読んだ本のメモ

印象に残った言葉をメモします。

「空気」の研究

〇 この本は、単行本として昭和52年に出版されています。ところが、この中で、イタイイタイ病について、

カドミウム鉱山は世界に数多いが、イタイイタイ病が存在するのは神通川流域だけだそうである。」

と書かれていて、あたかも、イタイイタイ病カドミウムが関係ないかのような内容になっています。そこで、あらためて、ウィキペディアで調べたところ、1968年、厚生省が公害病として認めたたとありました。

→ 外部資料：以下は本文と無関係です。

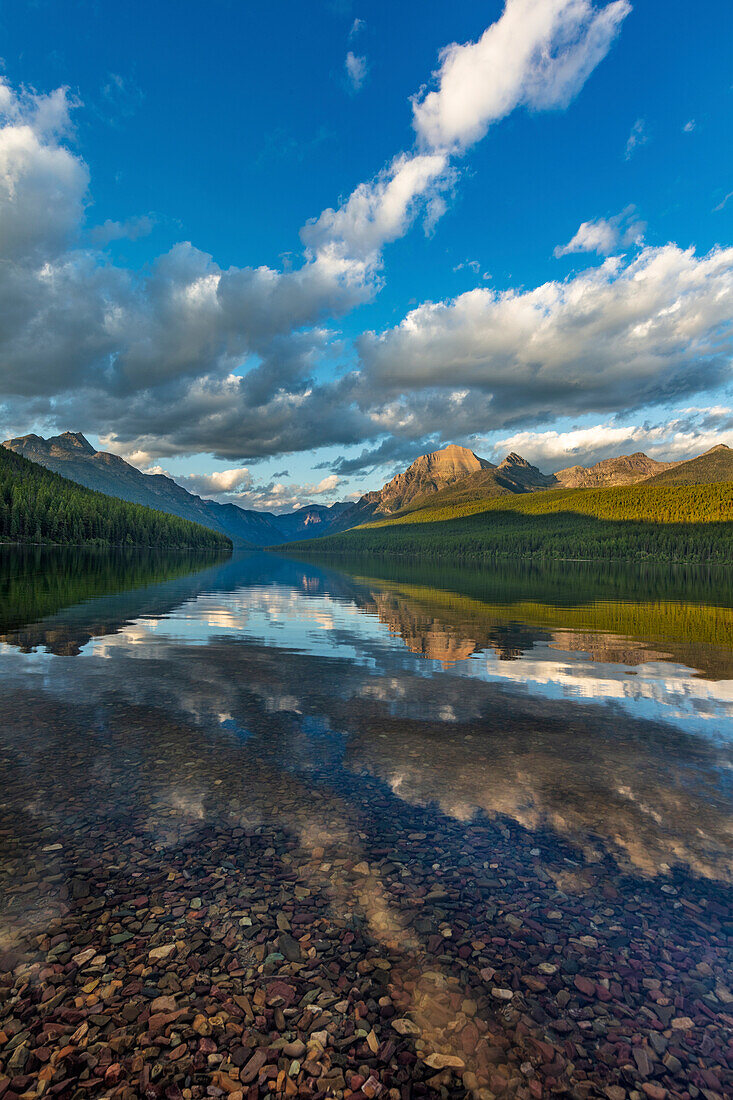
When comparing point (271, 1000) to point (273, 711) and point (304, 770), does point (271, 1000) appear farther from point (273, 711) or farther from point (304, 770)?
point (273, 711)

でも、この山本氏の中ではまだ「疑い」の段階だったのでしょうか。

「記者たちは、イ病の悲惨な状態を臨在感的に捉え、そう捉えることによって、この悲惨をカドミウム棒に「乗り移らせ」(すなわち感情移入し)、乗り移らせたことによって、その金属棒という物質の背後に悲惨を臨在させ、その臨在感を絶対化することによって、その金属棒に逆に支配されたわけである。」


〇正直…この説明があまりよくわかりません。


「(略)現在において、まず明確に残っている最高の例と思われる西南戦争をとろう。これならば、すでに歴史上の事件であるし、戦ったのは同じ日本人同士だし、従って外交的配慮から虚報を「事実だ」と強弁する必要もないし、事実としなければ反省が足らんといわれることもあるまい。」

西南戦争は、いうまでもなく近代日本が行った最初の近代的戦争であり、また官軍・賊軍という明確な概念がはじめて現実に出てきた戦争である。(略)

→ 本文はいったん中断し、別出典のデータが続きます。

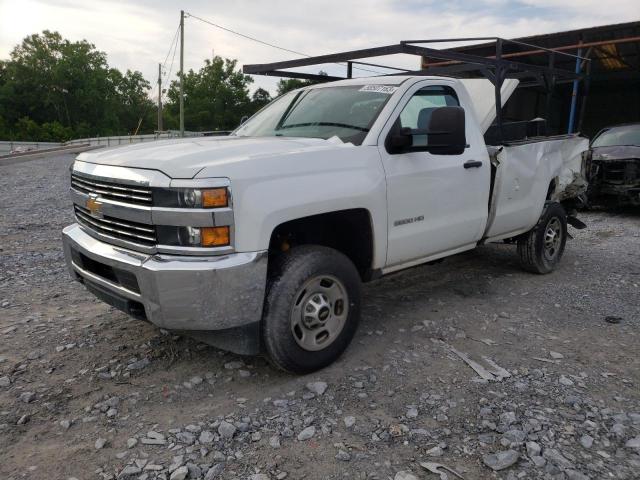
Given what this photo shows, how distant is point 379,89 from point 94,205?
2177 millimetres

同時に、大西郷は、それまで全国民的信望を担っていた人物である。(略)

ということは「世論」の動向が重要な問題だった最初の戦争であり、従ってこれに乗じてマスコミが本格的に活動し出し、政府のマスコミ利用も始まった戦争である。

元来日本の農民は、戦争は武士のやることで自分たちは無関係の態度(日清戦争時にすらこれがあった)だったのだが、農民徴募の兵士を使う官軍側は、この無関心層を、戦争に「心理的参加」させる必要があった。」


「いわば、日中国交回復に至るまでの戦争記事の原型すなわち「空気の醸成法」の基本はすべてこの時にそろっているのである。」


「まず西郷ぐん「残虐人間集団」の記事がでる。次に揚げるのは、そのほんの一例である。

<官兵を捕らえて火焙りの極刑・酸鼻見るに堪えず>

(略)

こういう記事を次から次へと読まされると、日中国交回復前の「日本人残虐民族説」にも似た「鹿児島県人残虐民族説」が成り立ちそうだが、ちょっと注意して読めば、これが創作記事であることは、誰にでもすぐに見抜けるであろう。」


「一方これの対極は、いうまでもなく神格化された「善」そのもの、「仁愛」の極である天皇と官軍である。」

「こういう形で、官軍を臨在感的に把握しそれを絶対化する。すると人々は、逆にこの神格化される対象に支配されてしまい、ここに両端の両極よりする二方向の「空気」の支配ができあがるのである。」

「たとえば、一人の人を「善悪という対立概念」で把握するということと、人間を善玉・悪玉に分け、ある人間には「自分のうちなる善という概念」を乗り移らせてこれを「善」と把握し、別の人間には「自己の内なる悪」という概念を乗り移らせてこれを「悪」と把握することとは一見似ているように見えるが、全く別の把握の仕方である。」


〇勧善懲悪という言葉がありますが、善玉、悪玉と分けて見るのはわかりやすく、見ていてスッキリします。二つの「軍」が闘っている時、どっちが悪でどっちが善なのか、と考えてしまいます。山本氏は、そのような考え方が、「空気」の支配を生むと言ってるのでしょうか。

もう少し、わかりやすい話かと思って読み始めたのですが、難しいです。